Votre livre pointe notamment du doigt le fait que Marseille n’est plus une ville cosmopolite, ni une ville de passage, de brassage, mais une ville de petits propriétaires issus des classes moyennes, pour la plupart sédentaires et âgés. Qu’a-t-elle à gagner à ce qu’on la regarde comme « une ville comme les autres » ?
Ce n’est pas Marseille qui a à y gagner, mais plutôt la connaissance sociologique sur cette ville. Je ne travaille ni à dégrader ni à améliorer l’image de Marseille. J’essaie d’ouvrir une fenêtre sur une sorte de réalisme sociologique. A quoi ça sert sur le plan idéologique ? Ce n’est pas à moi de le dire.
Mais le fait de ranger une ville dans un cliché ne permet-il pas de s’en prémunir ?
Oui, mais ça ne me gêne pas, les légendes urbaines, c’est plutôt rigolo, mais sur le plan sociologique, on ne peut pas passer son temps à égrener des clichés et dire des contrevérités. Quand on prend l’exemple du cosmopolitisme, c’est un mythe, même si Marseille a réellement été à un moment donné de son histoire une ville cosmopolite. Aujourd’hui, elle ne l’est plus, peut-être qu’elle le redeviendra. Ce mythe peut paraître sympathique, mais jusqu’à quand n’y sommes-nous pas taxés d’étrangeté lorsque l’on n’y est pas « de souche », comme le disent certains politiques ? C’est tout l’envers du décor.
Vous parlez d’une « théorisation de l’ethnicité à Marseille ». Cette habitude de vouloir distinguer les origines des Marseillais ne serait-elle pas finalement un marqueur de l’incapacité du gouvernement français à reconnaître le multiculturalisme de ses citoyens ?

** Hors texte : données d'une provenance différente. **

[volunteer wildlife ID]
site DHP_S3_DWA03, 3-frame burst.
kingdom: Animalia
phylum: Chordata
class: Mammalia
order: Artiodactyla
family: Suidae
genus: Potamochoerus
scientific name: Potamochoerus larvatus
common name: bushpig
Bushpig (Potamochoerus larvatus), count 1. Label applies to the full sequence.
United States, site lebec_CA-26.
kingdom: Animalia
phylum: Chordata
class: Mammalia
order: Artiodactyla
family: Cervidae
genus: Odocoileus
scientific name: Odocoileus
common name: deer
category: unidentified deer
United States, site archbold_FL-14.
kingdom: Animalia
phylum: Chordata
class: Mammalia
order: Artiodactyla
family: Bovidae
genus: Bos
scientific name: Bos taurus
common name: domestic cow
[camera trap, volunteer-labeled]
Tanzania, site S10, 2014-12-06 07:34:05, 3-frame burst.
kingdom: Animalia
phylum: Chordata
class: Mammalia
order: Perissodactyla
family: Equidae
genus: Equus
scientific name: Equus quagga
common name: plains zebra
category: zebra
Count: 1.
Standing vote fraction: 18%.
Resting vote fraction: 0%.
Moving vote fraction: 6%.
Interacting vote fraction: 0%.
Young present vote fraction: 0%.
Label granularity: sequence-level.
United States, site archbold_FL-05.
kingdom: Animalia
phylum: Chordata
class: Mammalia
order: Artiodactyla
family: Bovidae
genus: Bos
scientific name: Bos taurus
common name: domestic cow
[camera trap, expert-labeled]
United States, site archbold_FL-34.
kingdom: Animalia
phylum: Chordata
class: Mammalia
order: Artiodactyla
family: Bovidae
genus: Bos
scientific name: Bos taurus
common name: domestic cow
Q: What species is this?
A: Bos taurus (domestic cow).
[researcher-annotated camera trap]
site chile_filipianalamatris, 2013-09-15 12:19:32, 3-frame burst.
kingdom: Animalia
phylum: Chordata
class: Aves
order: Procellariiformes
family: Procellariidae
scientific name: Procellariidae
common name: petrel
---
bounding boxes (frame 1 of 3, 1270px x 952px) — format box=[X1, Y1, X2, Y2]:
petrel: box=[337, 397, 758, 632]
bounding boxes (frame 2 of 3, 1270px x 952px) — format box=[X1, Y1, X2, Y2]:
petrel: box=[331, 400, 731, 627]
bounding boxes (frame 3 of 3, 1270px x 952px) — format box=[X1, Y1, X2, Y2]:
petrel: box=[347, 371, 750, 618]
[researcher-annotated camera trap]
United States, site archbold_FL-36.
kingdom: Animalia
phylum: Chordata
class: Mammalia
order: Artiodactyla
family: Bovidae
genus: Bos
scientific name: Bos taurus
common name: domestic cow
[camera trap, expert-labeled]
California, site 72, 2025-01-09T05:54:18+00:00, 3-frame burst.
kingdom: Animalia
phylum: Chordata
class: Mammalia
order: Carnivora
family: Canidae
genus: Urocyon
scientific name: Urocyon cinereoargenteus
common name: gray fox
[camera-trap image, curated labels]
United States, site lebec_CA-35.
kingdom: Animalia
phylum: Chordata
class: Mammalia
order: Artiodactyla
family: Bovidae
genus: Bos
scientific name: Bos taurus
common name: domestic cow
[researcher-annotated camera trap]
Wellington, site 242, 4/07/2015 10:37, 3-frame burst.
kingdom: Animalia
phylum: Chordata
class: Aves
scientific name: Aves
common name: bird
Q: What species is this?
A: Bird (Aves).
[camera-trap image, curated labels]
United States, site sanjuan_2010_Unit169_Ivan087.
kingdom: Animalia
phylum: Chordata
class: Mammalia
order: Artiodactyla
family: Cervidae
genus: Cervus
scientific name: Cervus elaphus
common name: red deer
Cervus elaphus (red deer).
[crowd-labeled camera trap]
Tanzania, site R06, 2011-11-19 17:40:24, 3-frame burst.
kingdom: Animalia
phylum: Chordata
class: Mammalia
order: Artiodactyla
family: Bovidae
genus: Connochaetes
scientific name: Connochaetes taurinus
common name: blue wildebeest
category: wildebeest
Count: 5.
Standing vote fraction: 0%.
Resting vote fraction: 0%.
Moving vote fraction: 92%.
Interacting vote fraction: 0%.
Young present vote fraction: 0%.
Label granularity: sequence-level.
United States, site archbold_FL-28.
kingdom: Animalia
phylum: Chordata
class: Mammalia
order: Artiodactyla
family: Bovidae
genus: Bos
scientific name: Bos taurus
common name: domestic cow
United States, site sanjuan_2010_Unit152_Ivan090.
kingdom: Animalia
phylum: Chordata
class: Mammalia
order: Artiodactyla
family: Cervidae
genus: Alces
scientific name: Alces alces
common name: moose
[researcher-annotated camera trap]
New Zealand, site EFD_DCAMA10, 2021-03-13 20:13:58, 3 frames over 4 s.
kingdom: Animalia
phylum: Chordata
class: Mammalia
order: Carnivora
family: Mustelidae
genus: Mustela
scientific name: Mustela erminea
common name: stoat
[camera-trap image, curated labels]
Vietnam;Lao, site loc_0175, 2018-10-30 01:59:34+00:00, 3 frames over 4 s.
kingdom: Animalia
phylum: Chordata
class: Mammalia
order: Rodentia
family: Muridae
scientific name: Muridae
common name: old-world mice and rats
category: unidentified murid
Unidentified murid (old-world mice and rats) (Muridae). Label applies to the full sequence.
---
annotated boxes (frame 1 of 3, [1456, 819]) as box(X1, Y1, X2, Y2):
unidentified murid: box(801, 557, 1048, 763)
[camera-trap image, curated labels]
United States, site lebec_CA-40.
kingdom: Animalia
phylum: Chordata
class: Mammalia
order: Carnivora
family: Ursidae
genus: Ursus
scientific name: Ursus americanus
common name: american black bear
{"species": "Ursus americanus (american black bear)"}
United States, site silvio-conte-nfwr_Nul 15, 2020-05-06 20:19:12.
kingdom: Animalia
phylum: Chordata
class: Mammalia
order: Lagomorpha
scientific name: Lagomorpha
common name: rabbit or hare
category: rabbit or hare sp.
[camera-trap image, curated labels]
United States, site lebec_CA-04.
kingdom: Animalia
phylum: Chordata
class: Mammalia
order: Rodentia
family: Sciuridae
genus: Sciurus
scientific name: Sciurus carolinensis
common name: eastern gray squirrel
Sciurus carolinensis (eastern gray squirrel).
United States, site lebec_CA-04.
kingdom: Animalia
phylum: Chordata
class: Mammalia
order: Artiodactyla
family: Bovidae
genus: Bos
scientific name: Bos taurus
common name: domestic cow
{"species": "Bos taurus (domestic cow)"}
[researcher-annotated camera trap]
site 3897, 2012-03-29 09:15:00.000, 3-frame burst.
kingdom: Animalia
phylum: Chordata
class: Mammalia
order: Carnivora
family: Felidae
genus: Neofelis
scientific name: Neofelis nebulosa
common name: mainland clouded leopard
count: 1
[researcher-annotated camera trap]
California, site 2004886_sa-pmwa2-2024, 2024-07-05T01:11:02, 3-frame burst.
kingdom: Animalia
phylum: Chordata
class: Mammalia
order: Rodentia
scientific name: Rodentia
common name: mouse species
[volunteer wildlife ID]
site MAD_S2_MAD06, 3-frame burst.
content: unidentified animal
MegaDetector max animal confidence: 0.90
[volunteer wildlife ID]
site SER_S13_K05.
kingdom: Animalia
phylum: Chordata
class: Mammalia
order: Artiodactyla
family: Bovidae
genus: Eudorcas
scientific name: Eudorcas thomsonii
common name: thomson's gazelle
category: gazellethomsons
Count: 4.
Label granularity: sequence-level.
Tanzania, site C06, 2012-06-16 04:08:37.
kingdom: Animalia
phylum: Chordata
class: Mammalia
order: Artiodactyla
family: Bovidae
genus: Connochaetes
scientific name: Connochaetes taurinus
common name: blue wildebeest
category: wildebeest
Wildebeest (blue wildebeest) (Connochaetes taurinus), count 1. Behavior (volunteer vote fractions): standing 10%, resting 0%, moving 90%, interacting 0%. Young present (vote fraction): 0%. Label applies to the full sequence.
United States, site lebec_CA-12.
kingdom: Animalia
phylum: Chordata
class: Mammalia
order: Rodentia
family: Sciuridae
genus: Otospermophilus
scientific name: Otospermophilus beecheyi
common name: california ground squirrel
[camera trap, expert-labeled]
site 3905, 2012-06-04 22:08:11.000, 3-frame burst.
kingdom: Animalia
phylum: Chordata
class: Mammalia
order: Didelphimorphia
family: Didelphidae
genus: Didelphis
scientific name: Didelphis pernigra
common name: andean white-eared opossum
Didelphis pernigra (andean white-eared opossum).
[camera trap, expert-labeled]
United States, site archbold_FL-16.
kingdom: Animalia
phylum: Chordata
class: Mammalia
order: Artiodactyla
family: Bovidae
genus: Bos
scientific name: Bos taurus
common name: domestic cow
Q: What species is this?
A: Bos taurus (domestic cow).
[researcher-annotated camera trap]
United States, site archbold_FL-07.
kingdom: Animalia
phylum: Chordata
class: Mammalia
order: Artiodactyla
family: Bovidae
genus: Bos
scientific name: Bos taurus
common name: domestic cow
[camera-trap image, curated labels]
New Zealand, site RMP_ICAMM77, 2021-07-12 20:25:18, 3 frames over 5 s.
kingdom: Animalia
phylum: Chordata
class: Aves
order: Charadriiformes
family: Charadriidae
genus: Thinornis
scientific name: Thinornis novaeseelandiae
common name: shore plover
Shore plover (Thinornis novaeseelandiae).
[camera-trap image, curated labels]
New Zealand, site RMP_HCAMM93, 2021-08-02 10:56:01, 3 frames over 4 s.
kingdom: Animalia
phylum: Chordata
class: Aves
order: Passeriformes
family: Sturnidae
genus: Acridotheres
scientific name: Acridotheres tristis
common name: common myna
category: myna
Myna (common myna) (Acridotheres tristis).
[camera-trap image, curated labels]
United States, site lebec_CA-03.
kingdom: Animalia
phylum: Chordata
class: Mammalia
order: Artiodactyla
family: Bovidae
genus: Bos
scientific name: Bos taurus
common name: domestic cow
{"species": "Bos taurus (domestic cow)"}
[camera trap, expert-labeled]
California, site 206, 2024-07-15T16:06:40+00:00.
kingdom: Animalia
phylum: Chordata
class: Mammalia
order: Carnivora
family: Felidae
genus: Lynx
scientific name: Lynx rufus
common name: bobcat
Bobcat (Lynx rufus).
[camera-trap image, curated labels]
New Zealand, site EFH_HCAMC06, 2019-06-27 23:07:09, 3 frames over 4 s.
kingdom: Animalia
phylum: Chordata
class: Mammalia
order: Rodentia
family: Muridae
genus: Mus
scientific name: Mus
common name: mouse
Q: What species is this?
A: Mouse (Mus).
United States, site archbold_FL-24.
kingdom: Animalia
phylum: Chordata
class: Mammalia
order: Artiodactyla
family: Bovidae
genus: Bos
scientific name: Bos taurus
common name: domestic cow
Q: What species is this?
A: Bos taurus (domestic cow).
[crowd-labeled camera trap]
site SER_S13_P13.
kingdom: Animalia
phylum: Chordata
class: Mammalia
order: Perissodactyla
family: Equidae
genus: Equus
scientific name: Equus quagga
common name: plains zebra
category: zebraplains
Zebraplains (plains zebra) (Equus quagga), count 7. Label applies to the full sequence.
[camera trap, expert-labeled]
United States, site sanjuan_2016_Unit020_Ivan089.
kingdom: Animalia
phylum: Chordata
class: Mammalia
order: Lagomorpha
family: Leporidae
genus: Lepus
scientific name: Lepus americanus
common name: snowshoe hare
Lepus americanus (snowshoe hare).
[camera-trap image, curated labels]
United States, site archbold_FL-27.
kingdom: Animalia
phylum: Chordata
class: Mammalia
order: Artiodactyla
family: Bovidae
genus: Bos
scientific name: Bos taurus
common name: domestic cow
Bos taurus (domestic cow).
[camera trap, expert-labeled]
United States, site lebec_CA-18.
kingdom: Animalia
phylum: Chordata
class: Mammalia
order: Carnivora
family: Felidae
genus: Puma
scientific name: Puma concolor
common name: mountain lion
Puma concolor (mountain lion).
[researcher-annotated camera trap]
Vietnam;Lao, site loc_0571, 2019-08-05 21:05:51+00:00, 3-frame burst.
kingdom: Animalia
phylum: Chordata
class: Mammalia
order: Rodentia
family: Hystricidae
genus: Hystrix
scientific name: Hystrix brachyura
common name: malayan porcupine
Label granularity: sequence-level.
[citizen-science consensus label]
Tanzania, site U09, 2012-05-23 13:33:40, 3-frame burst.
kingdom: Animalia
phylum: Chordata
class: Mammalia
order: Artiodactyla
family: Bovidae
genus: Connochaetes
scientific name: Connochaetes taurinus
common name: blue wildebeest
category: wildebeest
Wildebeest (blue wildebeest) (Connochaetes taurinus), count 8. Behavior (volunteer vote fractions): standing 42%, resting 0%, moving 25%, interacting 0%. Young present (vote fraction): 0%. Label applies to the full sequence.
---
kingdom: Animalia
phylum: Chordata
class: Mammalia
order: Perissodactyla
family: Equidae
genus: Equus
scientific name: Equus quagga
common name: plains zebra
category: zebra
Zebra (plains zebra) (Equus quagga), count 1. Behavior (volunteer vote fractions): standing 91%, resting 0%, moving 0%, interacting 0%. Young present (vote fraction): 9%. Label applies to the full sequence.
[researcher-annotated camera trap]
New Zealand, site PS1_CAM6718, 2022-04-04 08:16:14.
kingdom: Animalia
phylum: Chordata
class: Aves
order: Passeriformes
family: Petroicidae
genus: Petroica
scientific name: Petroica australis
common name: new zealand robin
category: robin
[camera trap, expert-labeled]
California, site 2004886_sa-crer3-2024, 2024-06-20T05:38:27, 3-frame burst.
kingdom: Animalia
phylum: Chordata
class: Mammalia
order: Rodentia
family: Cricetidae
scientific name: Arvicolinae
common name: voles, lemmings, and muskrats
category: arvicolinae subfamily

Certainement. Le paradoxe, c’est que ce droit à l’ethnicité n’est pas donné à tout le monde. Aujourd’hui à Marseille, on peut s’afficher d’une certaine culture, mais pas forcément d’une autre. Marseille a été une grande ville italienne dans les années 30, mais l’on ne pouvait alors pas s’y afficher comme tel. On a pu le faire quasiment un siècle plus tard. Il est aujourd’hui encore difficile de s’afficher algérien à Marseille. Il y a un droit à l’affichage ethnique qui n’est pas partagé par tout le monde, et ce pour une raison très simple, c’est qu’on ne peut le faire qu’une fois que l’on a réussi socialement. Ce que l’on salue, c’est la promotion et la réussite sociales. Le système de légitimation de l’ethnicité est très ambigü. Ce n’est pas propre à Marseille : en France, d’une façon générale, le multiculturalisme n’est accepté que lorsqu’il est synonyme d’embourgeoisement. Quand on parle d’ethnicité, on a tendance à gommer la dimension sociale, alors qu’elle est centrale. Une culture est valorisée, légitimée, à partir du moment où il s’y forme une élite sociale. Ce sont elles qui portent les messages culturels. Ce sont d’ailleurs souvent les troisièmes générations d’immigrés qui réinventent leurs cultures, car ce sont elles qui, bien souvent, forment les élites. On préfère mettre l’accent sur les dealers et les échecs, mais il s’est formé à Marseille une élite maghrébine et algérienne. Ce sont eux qui sont aujourd’hui les porte-parole de cette culture.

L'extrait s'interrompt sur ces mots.